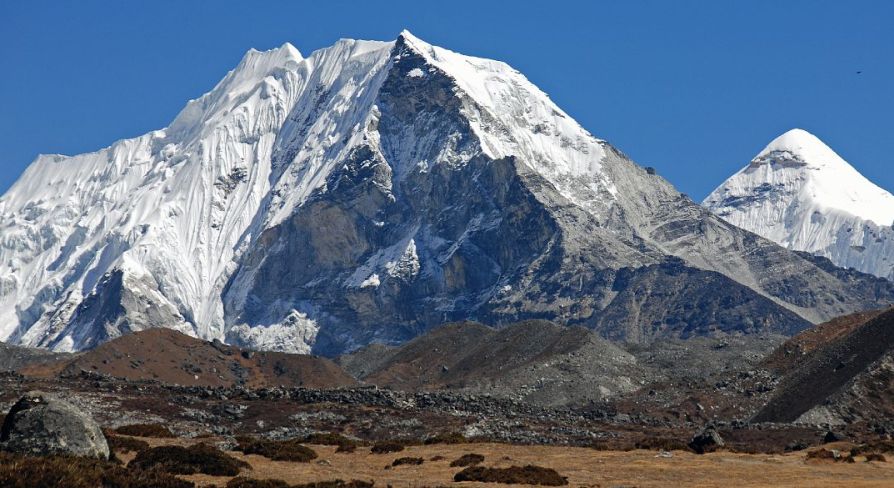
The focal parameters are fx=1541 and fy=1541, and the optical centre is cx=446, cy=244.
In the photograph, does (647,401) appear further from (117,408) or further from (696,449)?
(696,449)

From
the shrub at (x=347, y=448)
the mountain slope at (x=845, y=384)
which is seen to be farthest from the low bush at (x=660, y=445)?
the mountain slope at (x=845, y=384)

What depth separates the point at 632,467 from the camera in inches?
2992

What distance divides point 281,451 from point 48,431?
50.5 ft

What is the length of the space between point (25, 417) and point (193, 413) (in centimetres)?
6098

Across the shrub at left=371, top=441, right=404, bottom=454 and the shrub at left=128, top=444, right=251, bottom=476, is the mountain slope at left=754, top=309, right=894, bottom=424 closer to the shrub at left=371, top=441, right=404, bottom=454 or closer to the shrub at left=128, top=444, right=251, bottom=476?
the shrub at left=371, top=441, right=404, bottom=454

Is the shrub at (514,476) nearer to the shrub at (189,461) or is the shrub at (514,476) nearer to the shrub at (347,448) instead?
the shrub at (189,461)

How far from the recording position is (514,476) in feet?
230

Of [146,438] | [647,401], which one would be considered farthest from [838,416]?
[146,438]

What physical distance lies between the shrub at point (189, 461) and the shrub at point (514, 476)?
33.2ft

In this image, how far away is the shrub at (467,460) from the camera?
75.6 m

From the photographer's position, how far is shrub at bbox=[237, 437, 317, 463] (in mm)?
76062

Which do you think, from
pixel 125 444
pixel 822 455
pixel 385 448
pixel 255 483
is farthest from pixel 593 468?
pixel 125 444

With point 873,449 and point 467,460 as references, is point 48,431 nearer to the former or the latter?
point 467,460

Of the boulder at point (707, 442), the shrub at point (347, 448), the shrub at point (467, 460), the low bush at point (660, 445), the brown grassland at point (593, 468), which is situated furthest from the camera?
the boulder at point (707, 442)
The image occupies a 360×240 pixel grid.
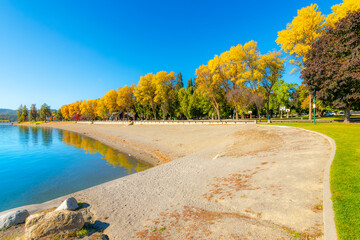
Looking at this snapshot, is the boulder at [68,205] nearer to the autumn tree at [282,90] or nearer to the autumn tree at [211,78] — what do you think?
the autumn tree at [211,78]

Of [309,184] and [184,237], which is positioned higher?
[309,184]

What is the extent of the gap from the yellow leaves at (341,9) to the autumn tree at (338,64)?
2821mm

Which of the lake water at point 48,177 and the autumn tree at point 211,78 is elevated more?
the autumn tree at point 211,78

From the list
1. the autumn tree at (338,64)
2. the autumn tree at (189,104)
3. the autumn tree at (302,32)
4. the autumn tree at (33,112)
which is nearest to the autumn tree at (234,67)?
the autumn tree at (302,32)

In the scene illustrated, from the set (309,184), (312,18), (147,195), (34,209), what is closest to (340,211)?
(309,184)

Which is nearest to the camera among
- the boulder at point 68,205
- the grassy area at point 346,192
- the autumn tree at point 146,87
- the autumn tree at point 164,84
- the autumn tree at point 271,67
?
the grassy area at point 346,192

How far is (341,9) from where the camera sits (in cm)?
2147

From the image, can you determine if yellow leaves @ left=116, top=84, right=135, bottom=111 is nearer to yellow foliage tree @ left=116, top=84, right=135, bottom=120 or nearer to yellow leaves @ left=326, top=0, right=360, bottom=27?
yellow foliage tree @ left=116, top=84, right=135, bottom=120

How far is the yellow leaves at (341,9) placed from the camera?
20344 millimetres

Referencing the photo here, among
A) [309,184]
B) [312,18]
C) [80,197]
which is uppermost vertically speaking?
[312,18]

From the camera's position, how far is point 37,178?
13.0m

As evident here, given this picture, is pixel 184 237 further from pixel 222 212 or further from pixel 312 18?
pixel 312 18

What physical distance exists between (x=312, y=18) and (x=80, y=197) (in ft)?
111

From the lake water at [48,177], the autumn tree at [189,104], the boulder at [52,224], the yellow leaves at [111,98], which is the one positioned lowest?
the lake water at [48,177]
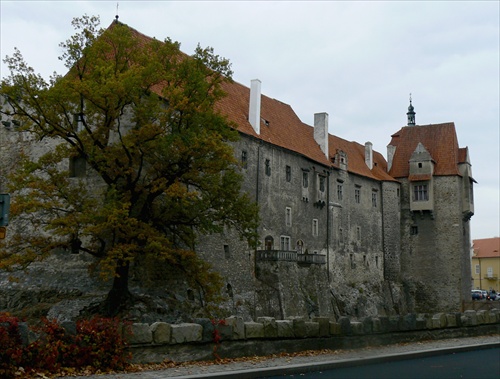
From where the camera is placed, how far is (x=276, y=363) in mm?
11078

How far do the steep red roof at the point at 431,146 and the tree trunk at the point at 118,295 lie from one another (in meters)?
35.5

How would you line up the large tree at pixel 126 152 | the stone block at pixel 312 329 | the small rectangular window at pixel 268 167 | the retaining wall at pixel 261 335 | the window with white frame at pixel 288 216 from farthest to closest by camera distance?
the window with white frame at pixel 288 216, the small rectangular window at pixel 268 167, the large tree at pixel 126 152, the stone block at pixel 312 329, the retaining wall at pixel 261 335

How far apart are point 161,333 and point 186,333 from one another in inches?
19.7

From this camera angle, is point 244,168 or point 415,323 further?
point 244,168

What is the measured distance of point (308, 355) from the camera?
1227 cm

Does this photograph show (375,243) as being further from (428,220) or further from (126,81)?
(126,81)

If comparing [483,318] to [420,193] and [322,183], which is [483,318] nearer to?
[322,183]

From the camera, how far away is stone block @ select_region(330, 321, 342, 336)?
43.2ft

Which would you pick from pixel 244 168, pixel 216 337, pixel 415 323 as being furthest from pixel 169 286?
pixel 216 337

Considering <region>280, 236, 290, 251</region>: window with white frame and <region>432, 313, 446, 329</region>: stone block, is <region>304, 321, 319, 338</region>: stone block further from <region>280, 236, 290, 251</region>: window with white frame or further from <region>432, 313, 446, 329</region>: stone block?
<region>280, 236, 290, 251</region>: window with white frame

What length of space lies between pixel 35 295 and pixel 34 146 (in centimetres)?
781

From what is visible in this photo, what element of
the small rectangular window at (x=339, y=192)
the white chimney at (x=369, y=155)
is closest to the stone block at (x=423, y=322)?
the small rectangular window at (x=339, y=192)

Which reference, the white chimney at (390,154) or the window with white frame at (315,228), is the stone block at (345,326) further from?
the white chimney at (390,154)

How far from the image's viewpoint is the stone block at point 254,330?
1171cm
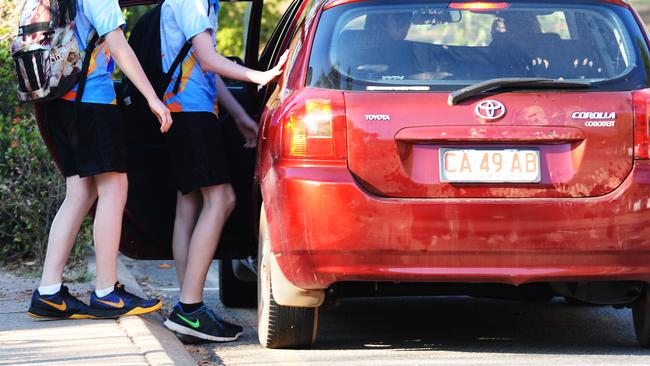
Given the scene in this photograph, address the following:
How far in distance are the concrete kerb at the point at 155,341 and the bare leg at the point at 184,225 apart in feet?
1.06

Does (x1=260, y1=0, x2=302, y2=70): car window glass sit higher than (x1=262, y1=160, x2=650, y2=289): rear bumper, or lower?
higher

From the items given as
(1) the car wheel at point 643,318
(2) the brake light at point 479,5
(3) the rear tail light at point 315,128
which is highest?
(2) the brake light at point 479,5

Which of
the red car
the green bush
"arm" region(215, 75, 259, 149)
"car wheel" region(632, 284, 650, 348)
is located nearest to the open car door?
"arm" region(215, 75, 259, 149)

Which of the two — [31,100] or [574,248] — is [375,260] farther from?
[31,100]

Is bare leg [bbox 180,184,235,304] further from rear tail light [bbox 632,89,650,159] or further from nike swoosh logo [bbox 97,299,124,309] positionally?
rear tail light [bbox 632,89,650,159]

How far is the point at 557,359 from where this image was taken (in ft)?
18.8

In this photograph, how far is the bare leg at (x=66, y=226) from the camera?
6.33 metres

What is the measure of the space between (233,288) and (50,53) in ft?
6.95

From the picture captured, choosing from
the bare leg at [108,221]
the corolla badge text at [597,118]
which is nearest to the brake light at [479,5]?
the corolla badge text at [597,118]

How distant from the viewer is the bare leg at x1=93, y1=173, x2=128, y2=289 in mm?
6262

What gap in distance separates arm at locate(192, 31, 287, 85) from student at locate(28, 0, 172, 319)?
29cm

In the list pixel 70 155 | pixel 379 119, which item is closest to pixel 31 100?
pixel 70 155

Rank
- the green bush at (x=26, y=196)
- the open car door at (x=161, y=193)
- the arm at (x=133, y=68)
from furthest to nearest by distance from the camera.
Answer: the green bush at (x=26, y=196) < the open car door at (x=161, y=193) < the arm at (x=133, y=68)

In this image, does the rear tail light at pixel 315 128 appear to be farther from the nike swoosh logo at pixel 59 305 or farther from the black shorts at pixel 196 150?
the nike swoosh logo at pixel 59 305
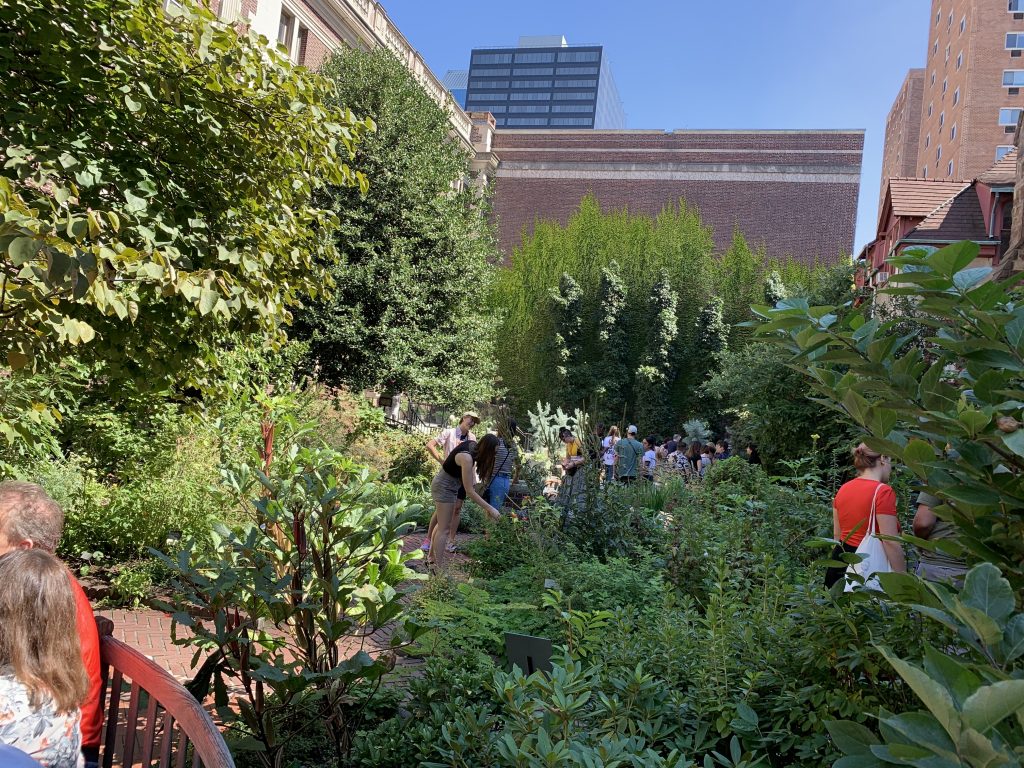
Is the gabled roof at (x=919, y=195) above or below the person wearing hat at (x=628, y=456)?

....

## WHAT TO PRODUCE
Quote every record above exactly, leaving out the pictures.

## COMPLETED EXERCISE
The focal parameters are fx=1541 and fy=1541, and the optical centre is cx=446, cy=244.
In the photograph, does (647,401) appear further from (117,408) or further from (696,449)?
(696,449)

From
the shrub at (x=347, y=448)
the mountain slope at (x=845, y=384)
which is seen to be farthest from the low bush at (x=660, y=445)?
the mountain slope at (x=845, y=384)

What depth separates the point at 632,467 from the camera in inches?
2992

What distance divides point 281,451 from point 48,431?
50.5 ft

What is the length of the space between point (25, 417) and point (193, 413) (in centimetres)?
6098

Across the shrub at left=371, top=441, right=404, bottom=454 and the shrub at left=128, top=444, right=251, bottom=476, is the mountain slope at left=754, top=309, right=894, bottom=424 closer to the shrub at left=371, top=441, right=404, bottom=454 or closer to the shrub at left=128, top=444, right=251, bottom=476?
the shrub at left=371, top=441, right=404, bottom=454

Is the shrub at (514,476) nearer to the shrub at (189,461) or is the shrub at (514,476) nearer to the shrub at (347,448) instead?
the shrub at (189,461)

How far from the recording position is (514,476) in feet?
230

Of [146,438] | [647,401], which one would be considered farthest from [838,416]?
[146,438]

What physical distance lies between the shrub at point (189, 461) and the shrub at point (514, 476)?
33.2ft

In this image, how far away is the shrub at (467,460) from the camera?
75.6 m

From the photographer's position, how far is shrub at bbox=[237, 437, 317, 463] (in mm)?
76062

Which do you think, from
pixel 125 444
pixel 822 455
pixel 385 448
pixel 255 483
is farthest from pixel 593 468?
pixel 125 444

With point 873,449 and point 467,460 as references, is point 48,431 nearer to the former or the latter?
point 467,460

Of the boulder at point (707, 442), the shrub at point (347, 448), the shrub at point (467, 460), the low bush at point (660, 445), the brown grassland at point (593, 468), which is situated furthest from the camera?
the boulder at point (707, 442)
The image occupies a 360×240 pixel grid.
Looking at this snapshot, is the boulder at [68,205] nearer to the autumn tree at [282,90] or nearer to the autumn tree at [211,78] — what do you think?
the autumn tree at [211,78]

Of [309,184] and [184,237], which is positioned higher?
[309,184]

What is the extent of the gap from the yellow leaves at (341,9) to the autumn tree at (338,64)?
2821mm

Which of the lake water at point 48,177 and the autumn tree at point 211,78 is elevated more?
the autumn tree at point 211,78

From the list
1. the autumn tree at (338,64)
2. the autumn tree at (189,104)
3. the autumn tree at (302,32)
4. the autumn tree at (33,112)
which is nearest to the autumn tree at (234,67)?
the autumn tree at (302,32)

In the scene illustrated, from the set (309,184), (312,18), (147,195), (34,209), what is closest to (340,211)?
(309,184)

Which is nearest to the camera among
- the boulder at point 68,205
- the grassy area at point 346,192
- the autumn tree at point 146,87
- the autumn tree at point 164,84
- the autumn tree at point 271,67
?
the grassy area at point 346,192

How far is (341,9) from where the camera sits (in cm)?
2147

From the image, can you determine if yellow leaves @ left=116, top=84, right=135, bottom=111 is nearer to yellow foliage tree @ left=116, top=84, right=135, bottom=120 or nearer to yellow leaves @ left=326, top=0, right=360, bottom=27?
yellow foliage tree @ left=116, top=84, right=135, bottom=120

How far is the yellow leaves at (341,9) placed from the camera?
20344 millimetres

Referencing the photo here, among
A) [309,184]
B) [312,18]
C) [80,197]
which is uppermost vertically speaking?
[312,18]

From the camera's position, how far is point 37,178?
13.0m

As evident here, given this picture, is pixel 184 237 further from pixel 222 212 or further from pixel 312 18?
pixel 312 18

What physical distance exists between (x=312, y=18) and (x=80, y=197) (in ft)?
111

From the lake water at [48,177], the autumn tree at [189,104], the boulder at [52,224], the yellow leaves at [111,98], which is the one positioned lowest?
the lake water at [48,177]
From where the camera is placed, how far is (x=276, y=363) in mm?
11078

How far do the steep red roof at the point at 431,146 and the tree trunk at the point at 118,295 lie from one another (in meters)?
35.5

How would you line up the large tree at pixel 126 152 | the stone block at pixel 312 329 | the small rectangular window at pixel 268 167 | the retaining wall at pixel 261 335 | the window with white frame at pixel 288 216 from farthest to closest by camera distance?
the window with white frame at pixel 288 216, the small rectangular window at pixel 268 167, the large tree at pixel 126 152, the stone block at pixel 312 329, the retaining wall at pixel 261 335

How far apart are point 161,333 and point 186,333 from one another in inches?
19.7

From this camera angle, is point 244,168 or point 415,323 further?
point 244,168

What is the measured distance of point (308, 355) from the camera?
1227 cm

Does this photograph show (375,243) as being further from (428,220) or further from (126,81)?
(126,81)

If comparing [483,318] to [420,193] and [322,183], which is [483,318] nearer to?
[322,183]

From the camera, how far away is stone block @ select_region(330, 321, 342, 336)?
43.2ft

Which would you pick from pixel 244 168, pixel 216 337, pixel 415 323 as being furthest from pixel 169 286?
pixel 216 337

Considering <region>280, 236, 290, 251</region>: window with white frame and <region>432, 313, 446, 329</region>: stone block, is <region>304, 321, 319, 338</region>: stone block further from <region>280, 236, 290, 251</region>: window with white frame or further from <region>432, 313, 446, 329</region>: stone block?
<region>280, 236, 290, 251</region>: window with white frame

What length of space lies between pixel 35 295 and pixel 34 146 (in centimetres)?
781

From what is visible in this photo, what element of
the small rectangular window at (x=339, y=192)
the white chimney at (x=369, y=155)
is closest to the stone block at (x=423, y=322)?
the small rectangular window at (x=339, y=192)

Which reference, the white chimney at (390,154) or the window with white frame at (315,228), is the stone block at (345,326) further from?
the white chimney at (390,154)

How far from the image's viewpoint is the stone block at point 254,330?
1171cm
Given the scene in this photograph, address the following:
How far in distance are the concrete kerb at the point at 155,341 and the bare leg at the point at 184,225 apart in feet?
1.06

Does (x1=260, y1=0, x2=302, y2=70): car window glass sit higher than (x1=262, y1=160, x2=650, y2=289): rear bumper, or lower?
higher

From the items given as
(1) the car wheel at point 643,318
(2) the brake light at point 479,5
(3) the rear tail light at point 315,128
which is highest?
(2) the brake light at point 479,5

Which of
the red car
the green bush
"arm" region(215, 75, 259, 149)
"car wheel" region(632, 284, 650, 348)
is located nearest to the open car door?
"arm" region(215, 75, 259, 149)

Which of the two — [31,100] or [574,248] — is [375,260] farther from?
[31,100]

Is bare leg [bbox 180,184,235,304] further from rear tail light [bbox 632,89,650,159] or further from nike swoosh logo [bbox 97,299,124,309] positionally?
rear tail light [bbox 632,89,650,159]

How far is the point at 557,359 from where this image was taken (in ft)?
18.8

In this photograph, how far is the bare leg at (x=66, y=226) from the camera?
6.33 metres

What is the measure of the space between (233,288) and (50,53) in ft?
6.95

From the picture captured, choosing from
the bare leg at [108,221]
the corolla badge text at [597,118]
which is nearest to the brake light at [479,5]?
the corolla badge text at [597,118]

How distant from the viewer is the bare leg at x1=93, y1=173, x2=128, y2=289 in mm?
6262

What gap in distance separates arm at locate(192, 31, 287, 85) from student at locate(28, 0, 172, 319)?
29cm

In the list pixel 70 155 | pixel 379 119, which item is closest to pixel 31 100?
pixel 70 155

Rank
- the green bush at (x=26, y=196)
- the open car door at (x=161, y=193)
- the arm at (x=133, y=68)
from furthest to nearest by distance from the camera.
Answer: the green bush at (x=26, y=196) < the open car door at (x=161, y=193) < the arm at (x=133, y=68)

In this image, does the rear tail light at pixel 315 128 appear to be farther from the nike swoosh logo at pixel 59 305 or farther from the black shorts at pixel 196 150?
the nike swoosh logo at pixel 59 305
Is the gabled roof at (x=919, y=195) above or below the person wearing hat at (x=628, y=456)?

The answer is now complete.